6. Use a Healthy Thickener
Fortunately, there are many healthy ways to thicken soups. Here are some of my favorites:
- Use arrowroot in place of cornstarch.
- Puree cooked vegetables and return them to the soup as a thickener. They also impart a golden color if you use carrots.
- Try thickening soups with tomato paste.
7. Taste Before Adding Too Much Seasoning
Seasoning is a personal preference, and adding it gradually is likely to improve the taste of your soup. I do not like soups highly spiced, but if you try your soup, you can adjust the seasonings as you go. Remember, it is always better to start with less seasoning and add more.
8. Freeze a Poultry Carcass to Make Soup Later
There may be times when you have a chicken carcass, but do not have time to make soup. Fortunately, you can freeze a carcass for as long as three months. When you are ready to use your frozen chicken carcass, you do not need to defrost the carcass; instead, let it defrost as the broth cooks.
9. Refrigerate Soups to Skim Off the Fat With Ease
Even when you skim off the fat as you cook soup, it is difficult to eliminate all of it. After it cools, refrigerate the soup. The fat will rise to the top and become hard. It will be easy to remove, and you will enjoy a healthier, less fatty meal.
10. Freeze Soup in Single Servings
It may make sense to freeze soup in single serving containers. This way you will have as much as you need without wasting it.
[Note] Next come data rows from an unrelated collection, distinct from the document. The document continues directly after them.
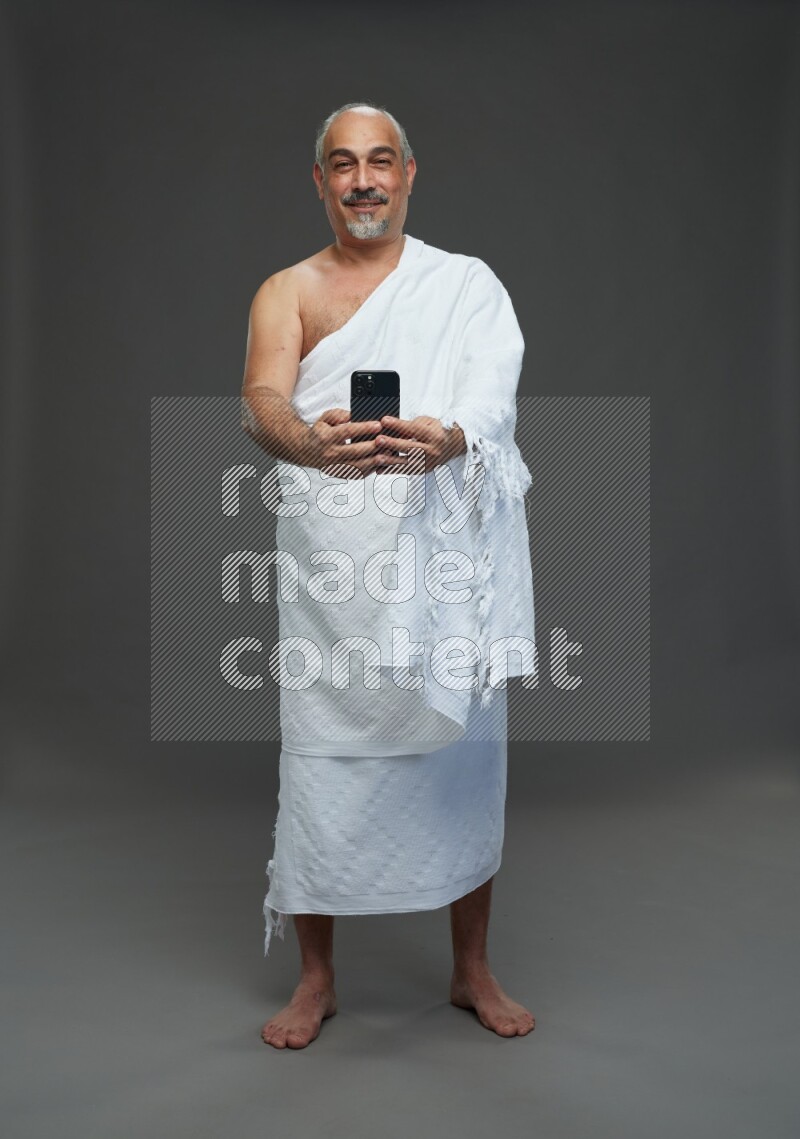 A man wearing Ehram Standing taking selfie on gray background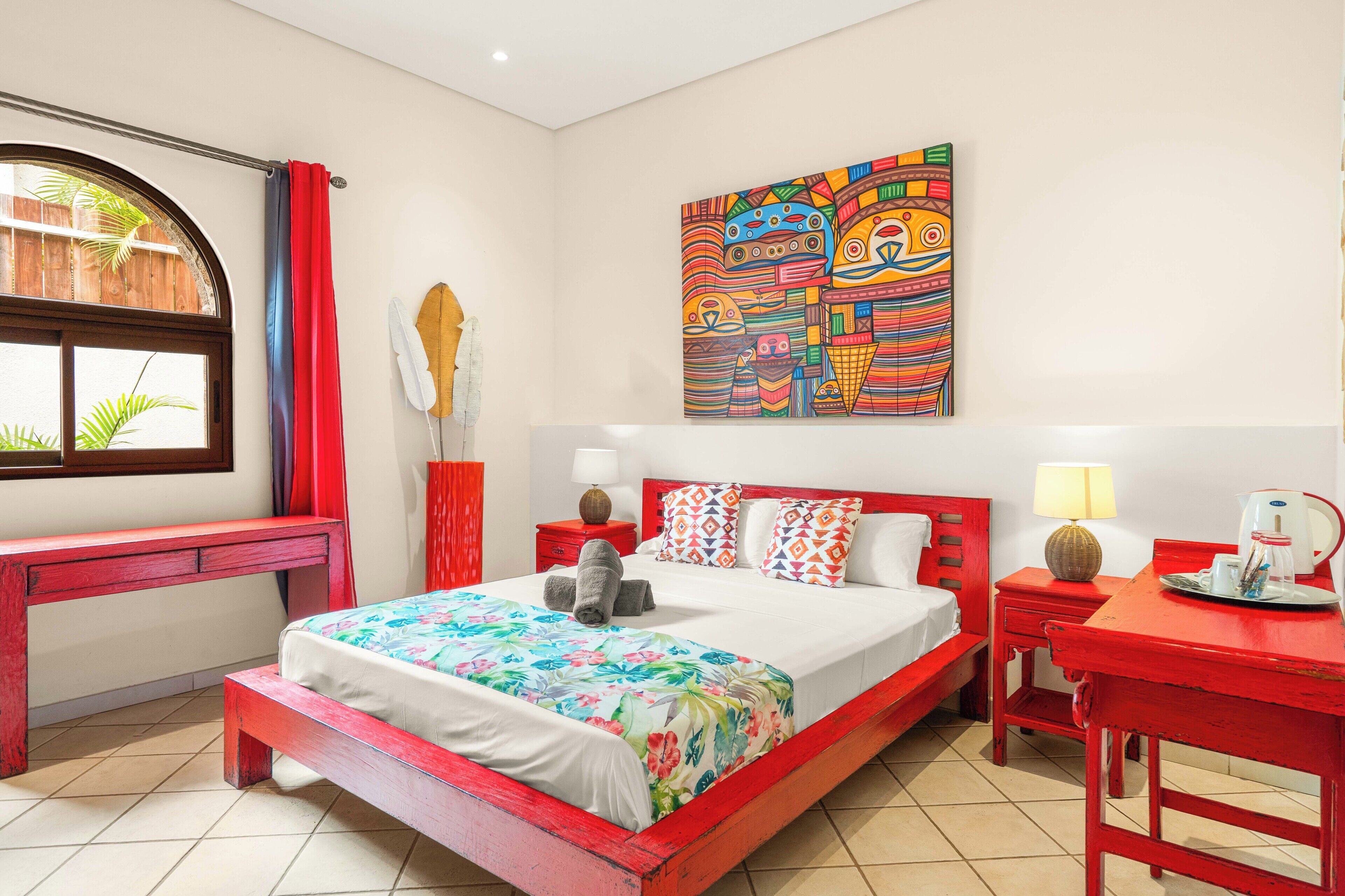 Een kamer met een bed, een bureau, een stoel, een raam met gordijnen, een wanddecoratie en een nachtkastje met een lamp en een waterkoker.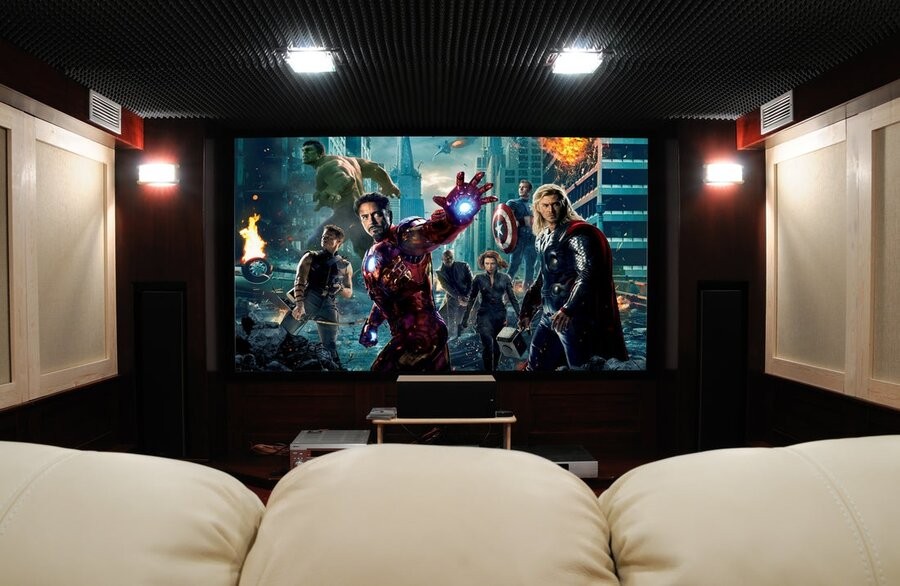 A home theater setup featuring comfy seating, acoustic treatments, and a large screen showing The Avengers (2012).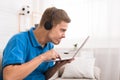 Concentrated teen boy playing video games on laptop Royalty Free Stock Photo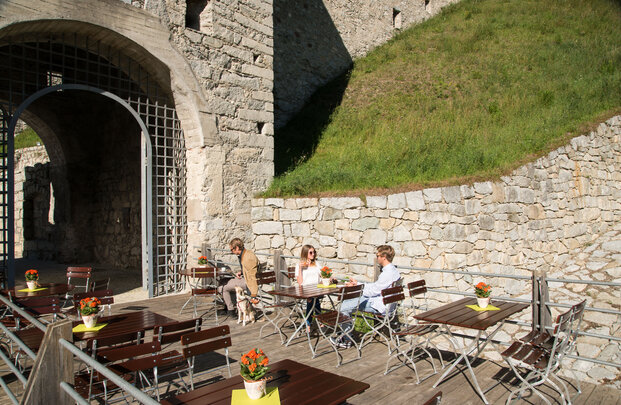 Ein paar Personen sitzen draußen auf den rechteckigen Biergartenmöbel und genießen die Sonne.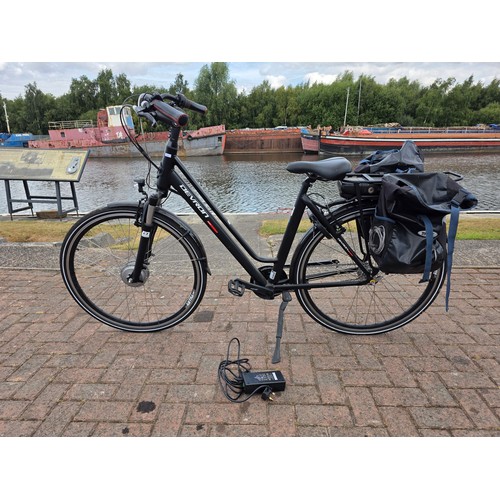 A Devron Marton electric bicycle, front hub drive, 21"/53cm frame, step through design, integrated lights, built in horseshoe lock, side stand, 3 speed hub gears, with panniers, rack and charger. PLEASE NOTE we cannot get the battery to accept charge.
Remember to label and date the container.
Although the U.S. Department of Health and Agriculture indicates that it is safe to refreeze soup, I personally do not recommend refreezing soup once it has been defrosted because I do not think the flavor is as good.
11. Garnish for a Beautiful (and Tasty) Presentation
If you are serving soup, it is easy to garnish to make it look special. Try sprinkling chopped parsley, chives or dill on top right before serving. A little grated cheese can liven up onion or tomato soup. Chopped bacon can add a little crunch to potato soup. Texture and eye-appeal can add to your eating enjoyment.